The Victorian Building Authority has come under fire for its failure to undertake sufficient measures to safeguard residents and buildings from incidents such as the Mt Waverley pit collapse.

The highly damaging  collapse of a building pit in the Melbourne suburb of Mount Waverley has led to calls from local government for an overhaul of the state’s construction industry regulator.

Manningham Council is calling for improvements to Victoria’s building surveying system in order to better protect both people and residences from devastating construction accidents such as the Mount Waverley pit collapse.

The building site collapse occurred at the corner of Highbury and Huntingdale roads in July, following the performance of excavation work for the construction of a three-storey building equipped with an underground car park.

The resulting 15-metre deep pit has compromised the foundations of two adjacent townhouses as well as compelled the evacuation of more than a dozen local residents, including a family of four from their own home and a group of 10 students residing next to the building site.

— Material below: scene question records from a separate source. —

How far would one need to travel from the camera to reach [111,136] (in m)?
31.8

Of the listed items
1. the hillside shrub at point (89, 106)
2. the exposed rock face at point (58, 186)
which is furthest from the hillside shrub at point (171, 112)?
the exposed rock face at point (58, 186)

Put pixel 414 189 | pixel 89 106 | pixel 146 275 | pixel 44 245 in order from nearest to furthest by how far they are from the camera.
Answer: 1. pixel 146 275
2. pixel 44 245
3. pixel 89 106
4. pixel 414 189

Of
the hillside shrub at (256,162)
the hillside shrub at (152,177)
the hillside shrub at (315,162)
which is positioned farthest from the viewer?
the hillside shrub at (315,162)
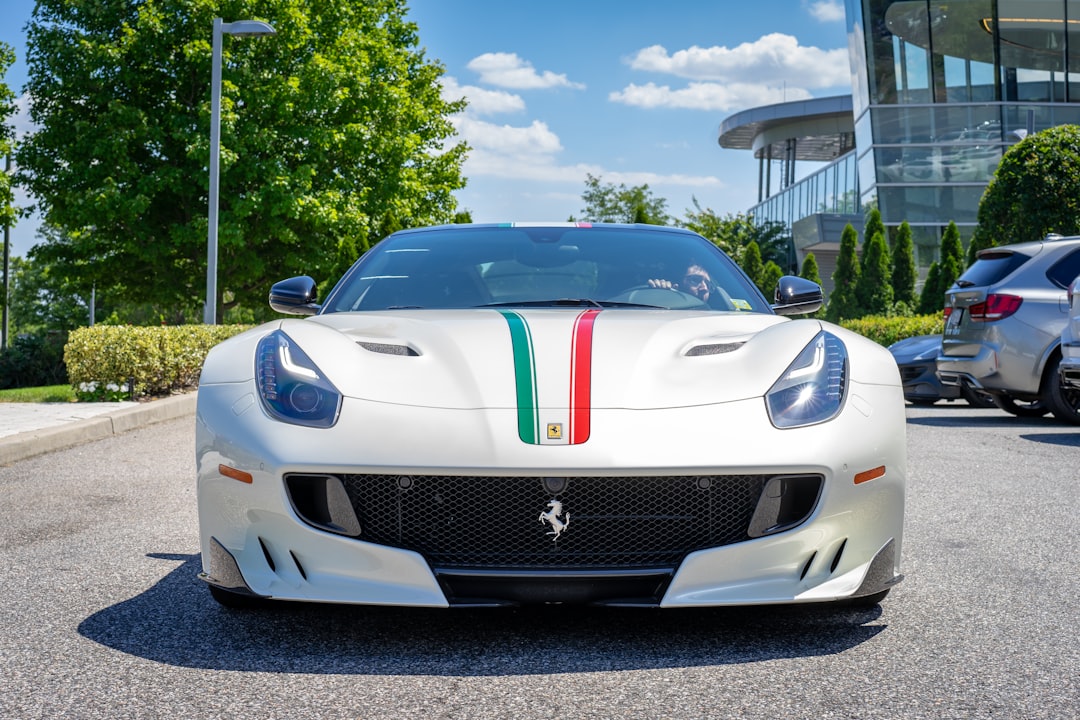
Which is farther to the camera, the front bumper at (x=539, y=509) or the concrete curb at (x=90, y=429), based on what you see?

The council made a no-confidence motion in the Victorian Building Authority at a bi-annual meeting of the Municipal Association of Victoria’s governing council, following the release of two reports from the Auditor-General that concluded the state regulatory body has been remiss in its duties.

According to the council there are currently no safeguards in place to ensure that surveying work is being properly performed, or that “the risk of injury or damage to any person is being minimised.”

The motion submitted by the council further stated that the VBA had “lost the trust and respect of councils and the community” as a result of its negligence.

Members of industry have echoed the views of Manningham Council, with spokesman for the Building Industry Reform Group Phil Dwyer stating that the council’s motion of no confidence was “just repeating what everyone is saying: no on has any confidence in the authority.

“For the authority to say otherwise is just laughable.”

VBA chief executive Prue Digby expressed her disappointment at the motion submitted by the council, and said that its members had failed to “[understand] the role of the VBA.”